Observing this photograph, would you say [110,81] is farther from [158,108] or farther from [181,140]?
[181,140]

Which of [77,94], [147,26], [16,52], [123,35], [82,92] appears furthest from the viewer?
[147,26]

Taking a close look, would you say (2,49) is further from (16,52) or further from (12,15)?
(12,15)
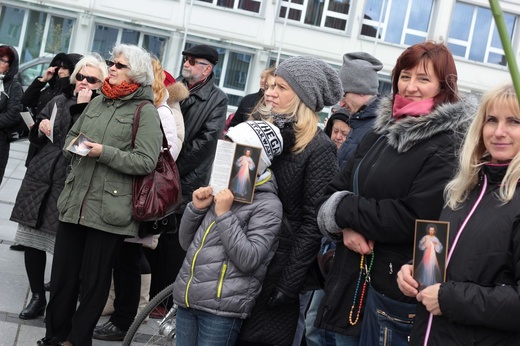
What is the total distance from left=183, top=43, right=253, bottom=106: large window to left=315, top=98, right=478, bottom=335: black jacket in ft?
102

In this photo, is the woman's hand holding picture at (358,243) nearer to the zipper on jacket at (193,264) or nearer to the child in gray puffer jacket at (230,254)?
the child in gray puffer jacket at (230,254)

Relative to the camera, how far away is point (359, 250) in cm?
378

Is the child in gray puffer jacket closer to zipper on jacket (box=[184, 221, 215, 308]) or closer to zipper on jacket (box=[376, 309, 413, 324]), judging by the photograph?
zipper on jacket (box=[184, 221, 215, 308])

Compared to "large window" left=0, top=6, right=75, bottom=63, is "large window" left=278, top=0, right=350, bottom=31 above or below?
above

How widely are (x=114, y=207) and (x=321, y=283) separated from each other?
1821 millimetres

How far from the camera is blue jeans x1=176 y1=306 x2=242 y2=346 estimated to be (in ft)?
13.6

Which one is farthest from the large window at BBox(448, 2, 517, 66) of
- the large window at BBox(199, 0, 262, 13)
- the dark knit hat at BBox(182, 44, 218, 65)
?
the dark knit hat at BBox(182, 44, 218, 65)

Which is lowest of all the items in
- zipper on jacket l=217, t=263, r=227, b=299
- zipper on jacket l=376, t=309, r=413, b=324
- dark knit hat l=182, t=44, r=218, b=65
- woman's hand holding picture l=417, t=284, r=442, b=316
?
zipper on jacket l=217, t=263, r=227, b=299

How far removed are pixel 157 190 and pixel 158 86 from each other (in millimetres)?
1023

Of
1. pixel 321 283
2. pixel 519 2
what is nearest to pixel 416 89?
pixel 321 283

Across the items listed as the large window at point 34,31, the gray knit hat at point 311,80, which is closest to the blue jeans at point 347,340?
the gray knit hat at point 311,80

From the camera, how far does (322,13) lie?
118 feet

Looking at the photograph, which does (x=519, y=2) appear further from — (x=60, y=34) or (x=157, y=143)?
(x=157, y=143)

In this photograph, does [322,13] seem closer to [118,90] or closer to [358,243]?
[118,90]
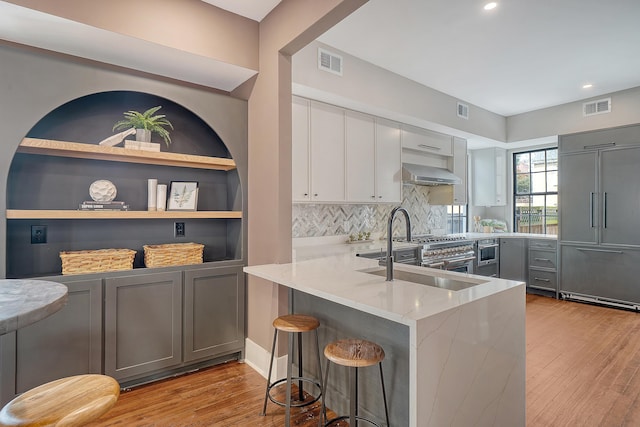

----------

**WRITTEN INSTRUCTION**
Render every line of the data above as a Markdown table with two columns, "Row" for the row number and "Text" for the line, and leave out the blank lines and the pictures.

**RESPONSE TO THE EXERCISE**
| Row | Text |
|---|---|
| 1 | Observing this photograph, would you say [110,81] is farther from [158,108] or farther from [181,140]? |
| 2 | [181,140] |
| 3 | Which of [77,94], [147,26], [16,52], [123,35], [82,92] appears furthest from the viewer? |
| 4 | [147,26] |
| 5 | Taking a close look, would you say (2,49) is further from (16,52) or further from (12,15)? |
| 6 | (12,15) |
| 7 | What is the total distance from left=183, top=43, right=253, bottom=106: large window to left=315, top=98, right=478, bottom=335: black jacket in ft? |
| 8 | 102 |
| 9 | In this photo, is the woman's hand holding picture at (358,243) nearer to the zipper on jacket at (193,264) or nearer to the child in gray puffer jacket at (230,254)? |
| 10 | the child in gray puffer jacket at (230,254) |
| 11 | Relative to the camera, how far away is point (359, 250) in cm? |
| 12 | 378 |
| 13 | Is the child in gray puffer jacket closer to zipper on jacket (box=[184, 221, 215, 308]) or closer to zipper on jacket (box=[376, 309, 413, 324]), judging by the photograph? |
| 14 | zipper on jacket (box=[184, 221, 215, 308]) |
| 15 | Compared to "large window" left=0, top=6, right=75, bottom=63, is "large window" left=278, top=0, right=350, bottom=31 above or below? |
| 16 | above |
| 17 | How widely are (x=114, y=207) and (x=321, y=283) separated from each other? |
| 18 | 1821 millimetres |
| 19 | How far from the camera is blue jeans x1=176 y1=306 x2=242 y2=346 estimated to be (in ft)? |
| 20 | 13.6 |
| 21 | Which one is farthest from the large window at BBox(448, 2, 517, 66) of |
| 22 | - the large window at BBox(199, 0, 262, 13) |
| 23 | - the dark knit hat at BBox(182, 44, 218, 65) |
| 24 | ? |
| 25 | the dark knit hat at BBox(182, 44, 218, 65) |
| 26 | Which is lowest of all the items in |
| 27 | - zipper on jacket l=217, t=263, r=227, b=299 |
| 28 | - zipper on jacket l=376, t=309, r=413, b=324 |
| 29 | - dark knit hat l=182, t=44, r=218, b=65 |
| 30 | - woman's hand holding picture l=417, t=284, r=442, b=316 |
| 31 | ? |
| 32 | zipper on jacket l=217, t=263, r=227, b=299 |
| 33 | How far removed are pixel 157 190 and pixel 158 86 from each other (in millimetres)? |
| 34 | 1023 |
| 35 | Of |
| 36 | 1. pixel 321 283 |
| 37 | 2. pixel 519 2 |
| 38 | what is nearest to pixel 416 89? |
| 39 | pixel 321 283 |
| 40 | Across the items listed as the large window at point 34,31, the gray knit hat at point 311,80, which is closest to the blue jeans at point 347,340? |
| 41 | the gray knit hat at point 311,80 |
| 42 | From the camera, how far does (322,13) lie? |
| 43 | 118 feet |
| 44 | Looking at the photograph, which does (x=519, y=2) appear further from — (x=60, y=34) or (x=157, y=143)? |
| 45 | (x=157, y=143) |
| 46 | In this photograph, does [322,13] seem closer to [118,90] or closer to [358,243]? |
| 47 | [118,90] |